Each DMS grammar rule is paired with with so-called "prettyprinting" rule. Each prettyprinting rule describes how to "prettyprint" the syntactic element and sub-elements recognized by its corresponding grammar rule. The prettyprinting process essentially manufactures or combines rectangular boxes of text horizontally or vertically (with optional indentation), with leaves producing unit-height boxes containing the literal value of the leaf (keyword, operator, identifier, constant, etc.
As an example, one might write the following DMS grammar rule and matching prettyprinting rule:
statement = 'for' '(' assignment ';' assignment ';' conditional_expression ')'
'{' sequence_of_statements '}' ;
<<PrettyPrinter>>:
{ V(H('for','(',assignment[1],';','assignment[2],';',conditional_expression,')'),
H('{', I(sequence_of_statements)),
'}');
This will parse the following:
for ( i=x*2;
i--; i>-2*x ) { a[x]+=3;
b[x]=a[x]-1; }
(using additional grammar rules for statements and expressions) and prettyprint it (using additional prettyprinting rules for those additional grammar rules) as follows:
for (i=x*2;i--;i>-2*x)
{ a[x]+=3;
b[x]=a[x]-1;
}
DMS also captures comments, attaches them to AST nodes, and regenerates them on output. The implementation is a bit exotic because most parsers don't handle comments, but utilization is easy, even "free"; comments will be automatically inserted in the prettyprinted result in their original places.
DMS can also print in "fidelity" mode. In this form, it tries to preserve the shape of the toke (e.g., number radix, identifier character capitalization, which keyword spelling was used) the column offset (into the line) of a parsed token. This would cause the original text (or something so close that you don't think it is different) to get regenerated.
More details about what prettyprinters must do are provided in my SO answer on Compiling an AST back to source code. DMS addresses all of those topics cleanly.
This capability has been used by DMS on some 40+ real languages, including full IBM COBOL, PL/SQL, Java 1.8, C# 5.0, C (many dialects) and C++14.
By writing a sufficiently interesting set of prettyprinter rules, you can build things like JavaDoc extended to include hyperlinked source code.

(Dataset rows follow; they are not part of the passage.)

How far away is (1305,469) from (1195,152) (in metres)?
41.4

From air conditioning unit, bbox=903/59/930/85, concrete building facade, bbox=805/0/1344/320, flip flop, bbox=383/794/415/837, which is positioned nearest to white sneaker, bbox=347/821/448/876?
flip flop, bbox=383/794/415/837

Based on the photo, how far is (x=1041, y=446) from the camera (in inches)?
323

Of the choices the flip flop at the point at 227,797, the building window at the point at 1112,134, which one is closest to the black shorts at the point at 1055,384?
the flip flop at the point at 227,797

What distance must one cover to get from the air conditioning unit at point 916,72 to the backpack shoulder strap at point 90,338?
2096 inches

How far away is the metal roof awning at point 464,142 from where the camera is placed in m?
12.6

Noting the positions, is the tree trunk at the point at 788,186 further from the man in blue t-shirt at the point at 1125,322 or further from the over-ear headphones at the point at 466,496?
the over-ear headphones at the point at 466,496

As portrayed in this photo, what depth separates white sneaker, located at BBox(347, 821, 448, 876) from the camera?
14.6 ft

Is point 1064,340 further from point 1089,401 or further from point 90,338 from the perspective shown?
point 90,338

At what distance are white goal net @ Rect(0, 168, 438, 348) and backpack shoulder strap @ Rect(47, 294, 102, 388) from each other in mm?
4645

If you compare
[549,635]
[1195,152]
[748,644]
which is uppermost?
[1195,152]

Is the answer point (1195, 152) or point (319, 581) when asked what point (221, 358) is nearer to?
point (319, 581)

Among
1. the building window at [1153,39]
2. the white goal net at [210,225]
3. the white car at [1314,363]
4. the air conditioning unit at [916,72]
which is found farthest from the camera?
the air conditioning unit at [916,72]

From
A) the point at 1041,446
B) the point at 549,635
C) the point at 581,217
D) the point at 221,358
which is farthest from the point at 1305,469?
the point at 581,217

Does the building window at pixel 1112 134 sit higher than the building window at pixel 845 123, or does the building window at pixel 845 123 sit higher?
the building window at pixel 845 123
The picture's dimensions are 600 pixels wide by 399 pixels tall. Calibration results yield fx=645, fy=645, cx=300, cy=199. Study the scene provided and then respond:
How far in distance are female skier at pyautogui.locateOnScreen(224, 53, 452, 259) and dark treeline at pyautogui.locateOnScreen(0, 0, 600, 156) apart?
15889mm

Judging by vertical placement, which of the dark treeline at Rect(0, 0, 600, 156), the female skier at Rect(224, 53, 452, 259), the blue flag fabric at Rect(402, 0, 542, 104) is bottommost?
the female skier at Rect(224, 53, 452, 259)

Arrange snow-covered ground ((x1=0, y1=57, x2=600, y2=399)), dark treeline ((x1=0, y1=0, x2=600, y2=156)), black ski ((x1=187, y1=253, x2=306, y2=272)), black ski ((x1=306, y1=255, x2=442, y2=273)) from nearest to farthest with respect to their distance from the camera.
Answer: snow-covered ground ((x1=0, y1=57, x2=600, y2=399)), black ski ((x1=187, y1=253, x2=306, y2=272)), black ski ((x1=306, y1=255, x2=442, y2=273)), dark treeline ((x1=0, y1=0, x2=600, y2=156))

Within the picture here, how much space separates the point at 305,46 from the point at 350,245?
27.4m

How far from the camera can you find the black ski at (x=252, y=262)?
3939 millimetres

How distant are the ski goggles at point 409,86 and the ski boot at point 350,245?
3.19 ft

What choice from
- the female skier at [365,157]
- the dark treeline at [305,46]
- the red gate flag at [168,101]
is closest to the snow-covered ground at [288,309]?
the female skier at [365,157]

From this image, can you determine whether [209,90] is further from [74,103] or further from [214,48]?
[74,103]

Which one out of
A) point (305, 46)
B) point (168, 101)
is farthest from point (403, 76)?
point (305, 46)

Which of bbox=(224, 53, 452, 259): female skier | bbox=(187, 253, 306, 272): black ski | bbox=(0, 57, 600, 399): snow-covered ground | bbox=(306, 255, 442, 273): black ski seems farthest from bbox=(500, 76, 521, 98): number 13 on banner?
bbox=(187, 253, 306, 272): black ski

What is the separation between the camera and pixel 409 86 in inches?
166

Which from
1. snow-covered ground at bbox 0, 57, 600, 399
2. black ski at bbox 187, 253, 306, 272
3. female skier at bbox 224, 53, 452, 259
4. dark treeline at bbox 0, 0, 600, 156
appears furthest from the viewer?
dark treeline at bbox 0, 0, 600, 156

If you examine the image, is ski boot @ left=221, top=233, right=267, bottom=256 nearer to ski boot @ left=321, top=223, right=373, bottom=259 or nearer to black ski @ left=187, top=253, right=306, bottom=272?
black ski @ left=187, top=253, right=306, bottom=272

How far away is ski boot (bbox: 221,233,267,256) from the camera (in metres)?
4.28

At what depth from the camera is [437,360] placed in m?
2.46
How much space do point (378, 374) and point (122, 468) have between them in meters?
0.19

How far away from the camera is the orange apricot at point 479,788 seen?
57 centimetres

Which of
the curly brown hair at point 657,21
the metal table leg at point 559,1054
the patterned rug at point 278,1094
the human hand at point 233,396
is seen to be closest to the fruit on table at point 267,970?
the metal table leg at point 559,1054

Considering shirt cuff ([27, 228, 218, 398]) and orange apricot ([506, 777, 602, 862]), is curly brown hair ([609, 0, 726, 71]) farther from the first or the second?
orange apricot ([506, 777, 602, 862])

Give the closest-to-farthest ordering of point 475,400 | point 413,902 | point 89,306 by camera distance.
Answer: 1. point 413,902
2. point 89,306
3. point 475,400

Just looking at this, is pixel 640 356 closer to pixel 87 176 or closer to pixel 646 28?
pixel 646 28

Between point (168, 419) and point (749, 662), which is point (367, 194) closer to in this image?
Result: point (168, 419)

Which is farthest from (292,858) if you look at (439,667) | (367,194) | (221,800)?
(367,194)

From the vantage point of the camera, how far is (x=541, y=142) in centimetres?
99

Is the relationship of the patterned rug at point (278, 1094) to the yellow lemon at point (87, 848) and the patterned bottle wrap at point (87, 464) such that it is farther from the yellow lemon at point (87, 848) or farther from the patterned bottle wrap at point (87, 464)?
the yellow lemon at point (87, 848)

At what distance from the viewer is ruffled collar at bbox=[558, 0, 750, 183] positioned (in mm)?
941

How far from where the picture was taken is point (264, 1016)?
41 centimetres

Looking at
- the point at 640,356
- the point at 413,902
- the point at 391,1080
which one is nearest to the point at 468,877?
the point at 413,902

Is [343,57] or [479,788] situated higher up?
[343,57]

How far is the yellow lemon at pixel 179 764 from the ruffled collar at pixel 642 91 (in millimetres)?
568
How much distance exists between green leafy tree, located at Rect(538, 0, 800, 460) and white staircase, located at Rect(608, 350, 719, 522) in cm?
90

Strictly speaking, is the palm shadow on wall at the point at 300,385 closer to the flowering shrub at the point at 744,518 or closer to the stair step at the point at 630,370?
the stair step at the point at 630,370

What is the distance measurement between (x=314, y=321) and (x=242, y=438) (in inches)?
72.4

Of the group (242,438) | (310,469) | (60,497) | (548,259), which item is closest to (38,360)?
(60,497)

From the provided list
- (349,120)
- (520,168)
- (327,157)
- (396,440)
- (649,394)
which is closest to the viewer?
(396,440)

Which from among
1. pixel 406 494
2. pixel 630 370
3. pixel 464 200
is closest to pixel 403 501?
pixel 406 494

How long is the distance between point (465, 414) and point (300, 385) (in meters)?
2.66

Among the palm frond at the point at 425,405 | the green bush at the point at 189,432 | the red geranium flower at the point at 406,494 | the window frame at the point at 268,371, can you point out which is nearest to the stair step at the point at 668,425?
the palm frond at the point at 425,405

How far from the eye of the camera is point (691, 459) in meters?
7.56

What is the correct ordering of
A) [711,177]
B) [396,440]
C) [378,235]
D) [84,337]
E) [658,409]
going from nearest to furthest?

It is not possible in general.
What makes a print pretty? A print is pretty, if spaces, tabs or newlines are at those positions, which make the print looking nicely.
But most grammars ignore white spaces, because in most languages white spaces are not significant. There are exceptions like Python but in general the question, whether it is a good idea to use white spaces as syntax, is still controversial. And therefor most grammars do not use white spaces as syntax.
And if the abstract syntax tree does not contain white spaces, because the parser has thrown them away, no generator can use them to pretty print an AST.